Page 2 of 5

Re: Op amp matching

Posted: Wed Mar 27, 2019 10:36 am
by JR.
terkio wrote: Wed Mar 27, 2019 8:48 am
KMN wrote: Wed Mar 20, 2019 12:52 pm I just discovered the LMP2021. It has very low offset and it is pretty quiet.
http://www.ti.com/lit/ds/symlink/lmp2021.pdf
Fantastic Vos. Trouble is, for me, I need +15V -15V op amps.
I just couldn't get the choppers quiet in my circuit, though they are also working for me.
How bad is it ? How to cope with it ?
There may be a way to use a chopper for it's superior DC characteristic in a servo topology that uses just the DC and severely LPF the chopper noise.

No I have never tried this.

JR

Re: Op amp matching

Posted: Wed Mar 27, 2019 6:11 pm
by KMN
When I tried this with the OPA2189 and when it was still making my circuit noisy I gave up. Notice it way over at the right hand side. How much LPF is it going to take? lol

LMP2021 was looking perfect until I noticed the limited rails. The cost is really nice too. It's too bad.

Re: Op amp matching

Posted: Wed Mar 27, 2019 6:38 pm
by KMN
actually, just to be clear. I believe it was the opa335 I didn't like and not the OPA2189. I don't recall if I ever did the noise simulation on that one. 2189.

Re: Op amp matching

Posted: Wed Mar 27, 2019 6:54 pm
by KMN
OK Im at work should be working on non audio simulations but since I'm an ijit and wanted the whole internet to know...went back and had another quick look. For me, in an integrator such as the one I posted above, the OPA335 was horribly noisy even with a ton of LPF.

On the contrary. The OPA2189 is not noisy at all. I don't know why I missed that before. It has excellent Vos specs per the data sheet and also seems fairly reasonably priced on Digikey, or at least reasonable compared to the linear tech parts I normally simulate with.

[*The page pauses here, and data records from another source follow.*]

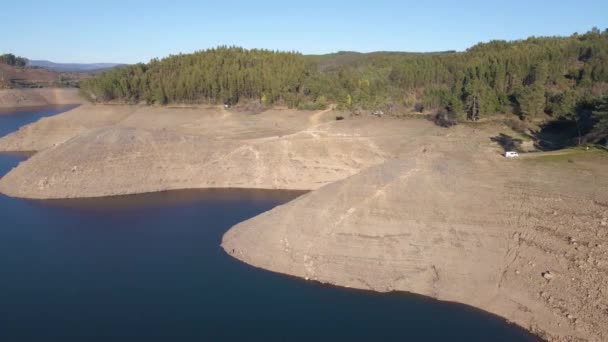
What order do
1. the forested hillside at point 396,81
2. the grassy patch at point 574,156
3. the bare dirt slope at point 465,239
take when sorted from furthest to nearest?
1. the forested hillside at point 396,81
2. the grassy patch at point 574,156
3. the bare dirt slope at point 465,239

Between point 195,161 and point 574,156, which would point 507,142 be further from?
point 195,161

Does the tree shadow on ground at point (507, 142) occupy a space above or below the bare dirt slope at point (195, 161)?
above

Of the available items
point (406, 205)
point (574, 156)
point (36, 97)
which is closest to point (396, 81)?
point (574, 156)

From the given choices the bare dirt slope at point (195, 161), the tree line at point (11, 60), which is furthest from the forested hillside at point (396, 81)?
the tree line at point (11, 60)

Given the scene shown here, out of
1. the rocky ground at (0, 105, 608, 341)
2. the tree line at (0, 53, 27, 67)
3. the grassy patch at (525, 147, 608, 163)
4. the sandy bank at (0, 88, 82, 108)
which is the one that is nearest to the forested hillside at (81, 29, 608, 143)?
the rocky ground at (0, 105, 608, 341)

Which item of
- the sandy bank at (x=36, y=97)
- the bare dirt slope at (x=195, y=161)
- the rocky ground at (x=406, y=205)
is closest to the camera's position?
the rocky ground at (x=406, y=205)

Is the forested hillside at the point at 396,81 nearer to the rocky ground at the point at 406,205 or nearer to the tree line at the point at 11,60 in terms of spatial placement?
the rocky ground at the point at 406,205

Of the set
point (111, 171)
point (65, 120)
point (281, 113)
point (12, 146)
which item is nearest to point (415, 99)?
point (281, 113)

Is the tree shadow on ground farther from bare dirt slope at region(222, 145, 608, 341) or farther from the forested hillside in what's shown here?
bare dirt slope at region(222, 145, 608, 341)
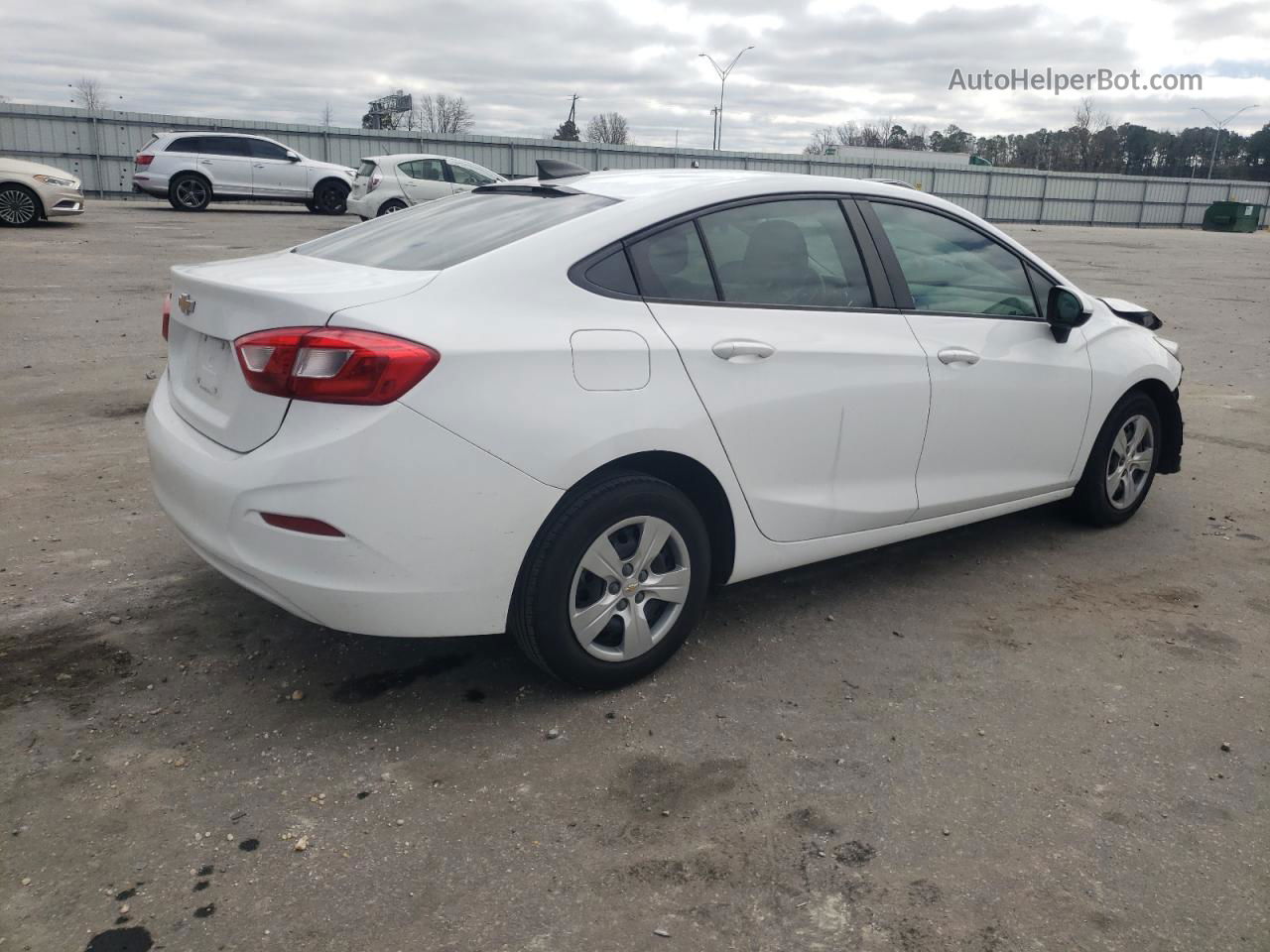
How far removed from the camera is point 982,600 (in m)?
4.20

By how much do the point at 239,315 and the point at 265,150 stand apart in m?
22.8

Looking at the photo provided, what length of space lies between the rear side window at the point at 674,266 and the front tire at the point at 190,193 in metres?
22.6

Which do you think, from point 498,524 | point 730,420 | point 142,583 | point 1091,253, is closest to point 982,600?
point 730,420

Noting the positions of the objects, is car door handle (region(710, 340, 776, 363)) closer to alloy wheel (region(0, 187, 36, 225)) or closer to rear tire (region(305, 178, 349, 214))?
alloy wheel (region(0, 187, 36, 225))

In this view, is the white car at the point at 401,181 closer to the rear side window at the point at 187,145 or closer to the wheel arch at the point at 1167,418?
the rear side window at the point at 187,145

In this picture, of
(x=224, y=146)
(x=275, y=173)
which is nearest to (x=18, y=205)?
(x=224, y=146)

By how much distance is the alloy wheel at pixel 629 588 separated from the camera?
10.3 feet

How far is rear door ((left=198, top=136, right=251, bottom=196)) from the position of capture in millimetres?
22984

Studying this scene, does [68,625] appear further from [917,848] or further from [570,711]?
[917,848]

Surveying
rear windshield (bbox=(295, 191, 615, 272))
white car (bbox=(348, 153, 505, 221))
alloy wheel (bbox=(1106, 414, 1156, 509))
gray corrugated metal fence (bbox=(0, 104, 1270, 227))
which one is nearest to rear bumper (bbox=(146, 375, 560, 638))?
rear windshield (bbox=(295, 191, 615, 272))

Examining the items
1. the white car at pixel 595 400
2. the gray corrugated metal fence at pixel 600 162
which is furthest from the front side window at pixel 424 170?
the white car at pixel 595 400

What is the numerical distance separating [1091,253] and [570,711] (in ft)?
83.4

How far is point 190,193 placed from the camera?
2319 centimetres

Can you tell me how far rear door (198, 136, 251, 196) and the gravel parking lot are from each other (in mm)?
20500
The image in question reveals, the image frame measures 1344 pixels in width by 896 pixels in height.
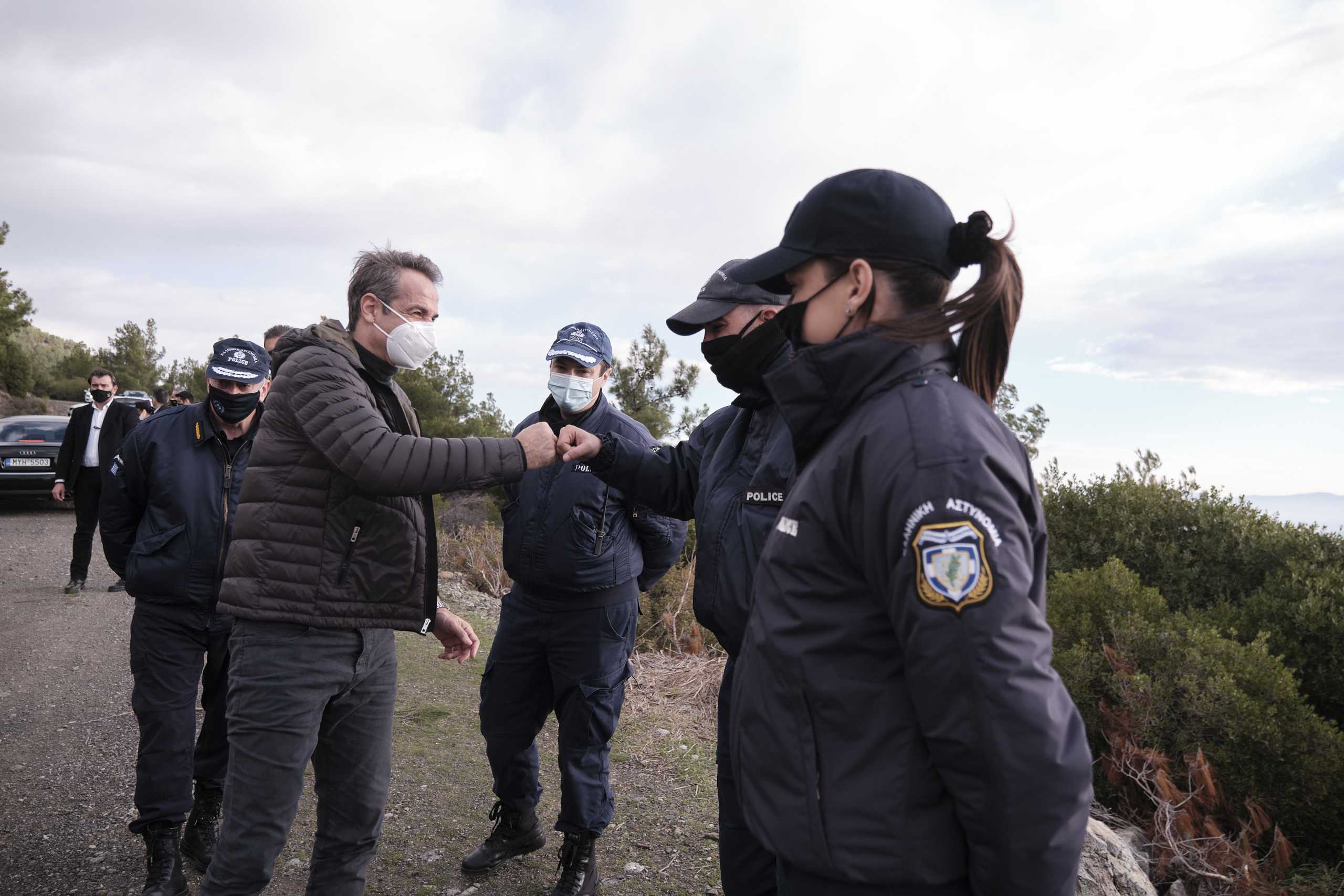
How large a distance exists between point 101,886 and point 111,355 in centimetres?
4381

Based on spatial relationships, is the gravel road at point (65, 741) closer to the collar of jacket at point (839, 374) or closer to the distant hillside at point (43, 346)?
the collar of jacket at point (839, 374)

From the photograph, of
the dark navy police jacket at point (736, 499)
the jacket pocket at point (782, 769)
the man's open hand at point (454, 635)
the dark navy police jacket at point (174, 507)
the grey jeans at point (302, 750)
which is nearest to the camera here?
the jacket pocket at point (782, 769)

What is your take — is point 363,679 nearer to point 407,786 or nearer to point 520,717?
point 520,717

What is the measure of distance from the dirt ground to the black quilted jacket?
1.87 meters

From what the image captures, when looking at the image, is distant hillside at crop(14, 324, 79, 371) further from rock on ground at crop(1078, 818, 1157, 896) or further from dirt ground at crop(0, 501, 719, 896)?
rock on ground at crop(1078, 818, 1157, 896)

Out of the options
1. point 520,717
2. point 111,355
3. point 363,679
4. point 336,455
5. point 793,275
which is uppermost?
point 111,355

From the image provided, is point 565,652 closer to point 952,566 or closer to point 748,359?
point 748,359

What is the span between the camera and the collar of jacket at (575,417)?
4.29 meters

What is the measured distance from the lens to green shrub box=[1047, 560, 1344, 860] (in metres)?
4.43

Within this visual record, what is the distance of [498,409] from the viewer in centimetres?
1641

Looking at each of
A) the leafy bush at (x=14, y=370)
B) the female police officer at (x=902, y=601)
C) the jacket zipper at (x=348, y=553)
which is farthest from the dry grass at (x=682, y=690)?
the leafy bush at (x=14, y=370)

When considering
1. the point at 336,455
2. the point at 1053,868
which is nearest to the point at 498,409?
the point at 336,455

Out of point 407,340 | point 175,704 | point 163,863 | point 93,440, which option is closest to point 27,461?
point 93,440

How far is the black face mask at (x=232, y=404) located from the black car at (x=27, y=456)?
13465 millimetres
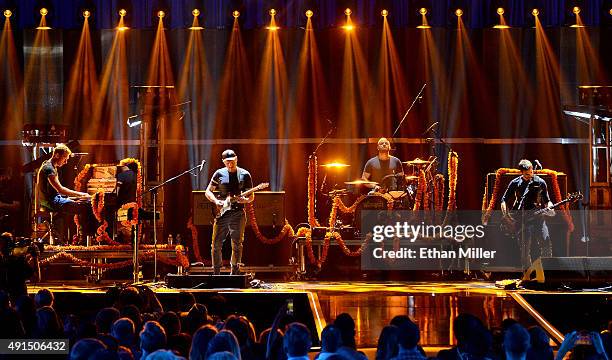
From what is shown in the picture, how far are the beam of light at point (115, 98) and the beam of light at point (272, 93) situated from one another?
2.26 meters

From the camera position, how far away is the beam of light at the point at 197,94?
694 inches

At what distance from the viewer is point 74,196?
546 inches

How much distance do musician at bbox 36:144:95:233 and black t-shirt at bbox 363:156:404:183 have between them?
4.24 m

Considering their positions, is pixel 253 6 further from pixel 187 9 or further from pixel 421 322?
pixel 421 322

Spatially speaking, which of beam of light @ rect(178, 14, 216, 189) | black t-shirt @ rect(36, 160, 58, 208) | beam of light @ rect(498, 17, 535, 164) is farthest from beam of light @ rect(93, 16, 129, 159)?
beam of light @ rect(498, 17, 535, 164)

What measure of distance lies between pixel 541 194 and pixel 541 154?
356 cm

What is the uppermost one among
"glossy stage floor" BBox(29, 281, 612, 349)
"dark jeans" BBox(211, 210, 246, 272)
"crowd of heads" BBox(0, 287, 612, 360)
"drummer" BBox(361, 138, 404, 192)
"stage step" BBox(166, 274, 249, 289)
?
"drummer" BBox(361, 138, 404, 192)

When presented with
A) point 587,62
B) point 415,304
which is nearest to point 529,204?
point 415,304

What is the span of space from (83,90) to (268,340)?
1269cm

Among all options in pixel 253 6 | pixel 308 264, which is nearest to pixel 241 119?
pixel 253 6

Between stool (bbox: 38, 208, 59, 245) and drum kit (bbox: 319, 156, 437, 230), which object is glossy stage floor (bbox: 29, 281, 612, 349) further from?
drum kit (bbox: 319, 156, 437, 230)

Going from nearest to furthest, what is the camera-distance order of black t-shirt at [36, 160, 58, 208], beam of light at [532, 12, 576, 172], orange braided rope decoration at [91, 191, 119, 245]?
1. black t-shirt at [36, 160, 58, 208]
2. orange braided rope decoration at [91, 191, 119, 245]
3. beam of light at [532, 12, 576, 172]

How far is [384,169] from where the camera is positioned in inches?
596

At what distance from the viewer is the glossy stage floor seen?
1083 cm
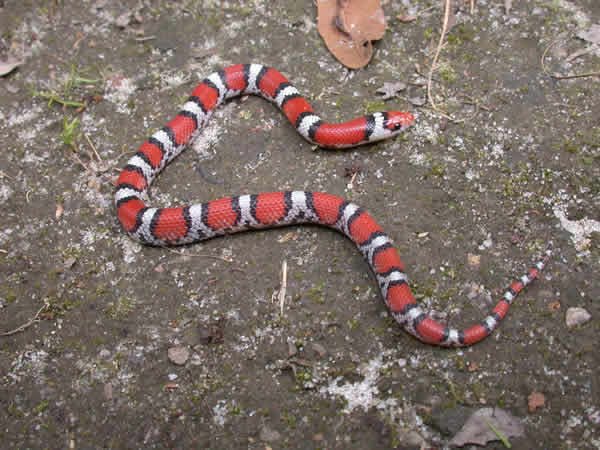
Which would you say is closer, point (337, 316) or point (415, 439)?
point (415, 439)

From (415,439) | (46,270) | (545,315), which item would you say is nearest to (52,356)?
(46,270)

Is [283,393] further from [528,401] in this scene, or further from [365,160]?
[365,160]

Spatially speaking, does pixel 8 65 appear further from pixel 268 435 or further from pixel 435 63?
pixel 268 435

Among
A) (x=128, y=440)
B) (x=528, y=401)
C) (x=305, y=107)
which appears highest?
(x=305, y=107)

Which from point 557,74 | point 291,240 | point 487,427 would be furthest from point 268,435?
point 557,74

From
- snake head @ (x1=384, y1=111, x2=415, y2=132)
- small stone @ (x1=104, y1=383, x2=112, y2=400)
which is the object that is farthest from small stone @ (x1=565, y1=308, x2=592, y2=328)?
small stone @ (x1=104, y1=383, x2=112, y2=400)

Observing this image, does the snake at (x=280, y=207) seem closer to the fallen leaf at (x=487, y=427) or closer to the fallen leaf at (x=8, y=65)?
the fallen leaf at (x=487, y=427)

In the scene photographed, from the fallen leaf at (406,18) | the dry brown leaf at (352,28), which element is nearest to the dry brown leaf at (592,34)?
the fallen leaf at (406,18)

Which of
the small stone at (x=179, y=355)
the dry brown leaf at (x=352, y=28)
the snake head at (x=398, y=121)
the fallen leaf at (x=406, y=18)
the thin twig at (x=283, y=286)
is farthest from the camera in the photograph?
the fallen leaf at (x=406, y=18)
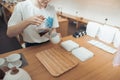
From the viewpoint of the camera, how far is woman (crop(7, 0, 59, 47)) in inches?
38.8

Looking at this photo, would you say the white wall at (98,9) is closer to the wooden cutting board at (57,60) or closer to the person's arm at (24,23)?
the wooden cutting board at (57,60)

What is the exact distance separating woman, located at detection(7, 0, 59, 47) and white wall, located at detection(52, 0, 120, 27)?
0.85 m

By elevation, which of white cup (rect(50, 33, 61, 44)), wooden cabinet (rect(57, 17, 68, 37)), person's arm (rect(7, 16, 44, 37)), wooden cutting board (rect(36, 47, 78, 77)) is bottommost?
wooden cabinet (rect(57, 17, 68, 37))

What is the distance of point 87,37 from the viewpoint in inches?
60.5

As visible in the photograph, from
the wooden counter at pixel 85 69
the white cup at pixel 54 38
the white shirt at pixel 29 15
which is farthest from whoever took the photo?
the white cup at pixel 54 38

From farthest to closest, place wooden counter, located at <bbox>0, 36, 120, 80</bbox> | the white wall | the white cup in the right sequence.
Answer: the white wall → the white cup → wooden counter, located at <bbox>0, 36, 120, 80</bbox>

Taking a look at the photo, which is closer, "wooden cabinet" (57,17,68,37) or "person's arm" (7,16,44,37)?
"person's arm" (7,16,44,37)

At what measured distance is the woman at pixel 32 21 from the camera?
986mm

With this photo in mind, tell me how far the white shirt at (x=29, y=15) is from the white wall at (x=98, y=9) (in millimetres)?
852

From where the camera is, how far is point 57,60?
1.01 meters

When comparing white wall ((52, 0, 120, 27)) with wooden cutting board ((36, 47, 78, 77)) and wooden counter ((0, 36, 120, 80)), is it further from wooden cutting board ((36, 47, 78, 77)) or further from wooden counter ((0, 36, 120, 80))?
wooden cutting board ((36, 47, 78, 77))

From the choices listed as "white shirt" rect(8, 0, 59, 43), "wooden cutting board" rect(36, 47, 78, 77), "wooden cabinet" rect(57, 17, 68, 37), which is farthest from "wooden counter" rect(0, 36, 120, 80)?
"wooden cabinet" rect(57, 17, 68, 37)

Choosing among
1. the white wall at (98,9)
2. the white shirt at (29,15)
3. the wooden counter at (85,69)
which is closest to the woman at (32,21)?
the white shirt at (29,15)

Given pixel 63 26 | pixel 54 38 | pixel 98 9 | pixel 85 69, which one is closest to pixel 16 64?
pixel 54 38
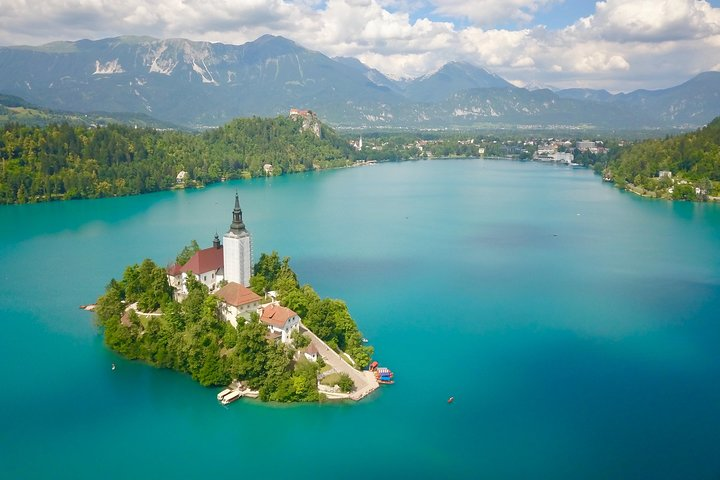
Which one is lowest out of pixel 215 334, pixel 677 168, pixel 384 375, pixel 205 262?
pixel 384 375

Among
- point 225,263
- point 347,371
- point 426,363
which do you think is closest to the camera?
point 347,371

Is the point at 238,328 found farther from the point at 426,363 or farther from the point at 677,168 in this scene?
the point at 677,168

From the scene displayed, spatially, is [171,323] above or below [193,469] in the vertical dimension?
above

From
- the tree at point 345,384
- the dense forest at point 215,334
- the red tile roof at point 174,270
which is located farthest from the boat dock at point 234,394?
the red tile roof at point 174,270

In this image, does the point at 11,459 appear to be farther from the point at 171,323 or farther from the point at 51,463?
the point at 171,323

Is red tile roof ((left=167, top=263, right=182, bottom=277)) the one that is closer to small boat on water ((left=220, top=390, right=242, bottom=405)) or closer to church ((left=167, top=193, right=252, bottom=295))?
church ((left=167, top=193, right=252, bottom=295))

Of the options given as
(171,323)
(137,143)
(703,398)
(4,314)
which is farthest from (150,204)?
(703,398)

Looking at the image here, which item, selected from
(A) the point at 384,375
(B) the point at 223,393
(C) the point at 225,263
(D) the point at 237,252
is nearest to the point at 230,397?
(B) the point at 223,393
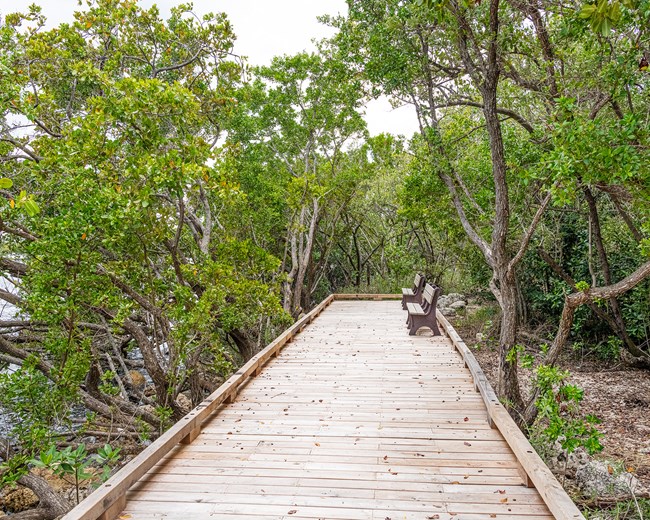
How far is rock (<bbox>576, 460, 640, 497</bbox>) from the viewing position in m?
4.93

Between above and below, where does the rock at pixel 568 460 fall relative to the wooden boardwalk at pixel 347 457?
below

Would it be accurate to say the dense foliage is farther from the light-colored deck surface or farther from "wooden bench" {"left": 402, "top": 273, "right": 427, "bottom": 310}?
"wooden bench" {"left": 402, "top": 273, "right": 427, "bottom": 310}

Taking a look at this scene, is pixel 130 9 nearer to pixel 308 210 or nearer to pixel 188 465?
pixel 188 465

Summary. Please do have a look at the OPA2189 I made false claims about it earlier.

Re: Op amp matching

Posted: Thu Mar 28, 2019 9:37 pm
by montemcguire
The OPA2189 is a relatively new amplifier - it had 'preview' status in its datasheet up until 12-2018 with the rev-D datasheet, when it finally went into production status. So, you're not sleeping - it's new!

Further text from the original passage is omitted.